Als Kind war es schaurig-schön, einen Luftballon steigen zu lassen. Ich wollte ihn fliegen sehen. Aber nicht wirklich loslassen, ohne zu wissen, wo er landet. Heute hat das Steigenlassen von Ballonen für mich einen bitteren Nachgeschmack, weil ich weiss: Wenn sie ihren Flug nicht zufällig im Mülleimer beenden, verschmutzen sie die Umwelt. Umso spannender ist das Redesign von Maxwell Ashford. Der Designer hat ein Objekt namens «Bamana» entworfen, das dieselbe magische Wirkung eines Luftballons haben kann und umweltfreundlich ist.

«Bamana» kann zwar nicht fliegen, aber schweben. Das Hängeobjekt eignet sich für drinnen und draussen. Es enthält weder Klebstoffe noch Kunststoffe und setzt sich aus einzelnen kleineren Objekten zusammen. Diese werden aus recyceltem Papier und Abwasser geformt, mit pflanzlichen Lebensmittelfarben eingefärbt und am Ende mit Konfetti aus recyceltem Papier gefüllt. Das Material kann sich im nassen Zustand zersetzen oder mit dem Haushaltspapier entsorgt werden.

Maxwell Ashford schlägt ein Redesign für Luftballons vor.
Maxwell Ashford schlägt ein Redesign für Luftballons vor.
Quelle: Pia Seidel
Sein Partyobjekt «Bamana» kann wie ein Mobile aufgehängt werden.
Sein Partyobjekt «Bamana» kann wie ein Mobile aufgehängt werden.
Quelle: Pia Seidel
Im Innern von «Bamana» befindet sich Konfetti.
Im Innern von «Bamana» befindet sich Konfetti.

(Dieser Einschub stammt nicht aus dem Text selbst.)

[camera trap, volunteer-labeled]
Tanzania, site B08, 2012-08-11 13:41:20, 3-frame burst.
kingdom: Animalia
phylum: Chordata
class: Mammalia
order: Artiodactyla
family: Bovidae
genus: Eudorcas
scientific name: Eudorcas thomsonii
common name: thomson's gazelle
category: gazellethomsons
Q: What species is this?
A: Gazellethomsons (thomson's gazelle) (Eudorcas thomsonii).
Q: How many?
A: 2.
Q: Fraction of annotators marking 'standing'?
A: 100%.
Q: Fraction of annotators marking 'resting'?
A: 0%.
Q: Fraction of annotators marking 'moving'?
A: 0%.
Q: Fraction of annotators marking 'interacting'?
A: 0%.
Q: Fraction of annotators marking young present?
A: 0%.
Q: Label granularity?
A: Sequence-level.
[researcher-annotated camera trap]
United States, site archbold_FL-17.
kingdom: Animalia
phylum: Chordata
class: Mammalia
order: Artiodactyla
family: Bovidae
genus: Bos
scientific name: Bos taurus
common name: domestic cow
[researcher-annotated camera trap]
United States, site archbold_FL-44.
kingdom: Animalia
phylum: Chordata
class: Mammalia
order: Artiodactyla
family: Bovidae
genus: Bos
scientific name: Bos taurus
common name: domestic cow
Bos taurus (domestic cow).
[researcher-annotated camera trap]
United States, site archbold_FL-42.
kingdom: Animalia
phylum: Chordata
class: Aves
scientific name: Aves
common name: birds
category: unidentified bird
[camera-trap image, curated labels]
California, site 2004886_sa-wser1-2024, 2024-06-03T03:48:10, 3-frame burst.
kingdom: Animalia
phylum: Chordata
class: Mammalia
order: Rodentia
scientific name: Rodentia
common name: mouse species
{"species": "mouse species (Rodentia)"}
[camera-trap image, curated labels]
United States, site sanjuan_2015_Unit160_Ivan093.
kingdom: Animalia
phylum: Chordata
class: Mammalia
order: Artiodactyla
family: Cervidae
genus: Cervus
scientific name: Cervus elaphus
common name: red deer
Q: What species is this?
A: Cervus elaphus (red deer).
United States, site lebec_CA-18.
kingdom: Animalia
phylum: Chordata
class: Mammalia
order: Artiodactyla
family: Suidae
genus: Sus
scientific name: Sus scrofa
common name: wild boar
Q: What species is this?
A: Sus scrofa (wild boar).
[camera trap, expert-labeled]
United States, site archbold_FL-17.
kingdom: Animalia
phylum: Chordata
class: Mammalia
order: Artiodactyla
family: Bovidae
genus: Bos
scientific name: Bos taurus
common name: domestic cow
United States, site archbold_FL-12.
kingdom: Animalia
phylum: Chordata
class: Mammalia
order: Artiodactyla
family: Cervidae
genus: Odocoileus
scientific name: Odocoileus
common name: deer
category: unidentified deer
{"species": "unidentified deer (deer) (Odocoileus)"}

In seiner Arbeit konzentriert sich Maxwell Ashford auf nachhaltige Innovationen und die ökologischen Auswirkungen, die mit der Herstellung und dem Konsum von Alltagsgegenständen einhergehen. Er besitzt einen MA in Produktdesign von der ECAL und lebt heute in Lausanne. Weil ihm vor ein paar Jahren immer öfter gestrandete Luftballons am Meer auffallen, beginnt er eines Tages das Objekt infrage zustellen und setzt «Bamana» für die Nov Gallery in Genf mithilfe der Ikea Stiftung Schweiz um. «Der Ballon ist ein schwebender Airbag, der Freude und Feier symbolisiert und zum Beispiel in einem Kinderkrankenhaus schöne Momente bringt», sagt Maxwell. «Gleichzeitig gehört er zu den zehn am häufigsten an europäischen Stränden gefundenen Einwegplastikartikeln und ist gleichzeitig tödlich für Vögel und Meereslebewesen, die daran ersticken können».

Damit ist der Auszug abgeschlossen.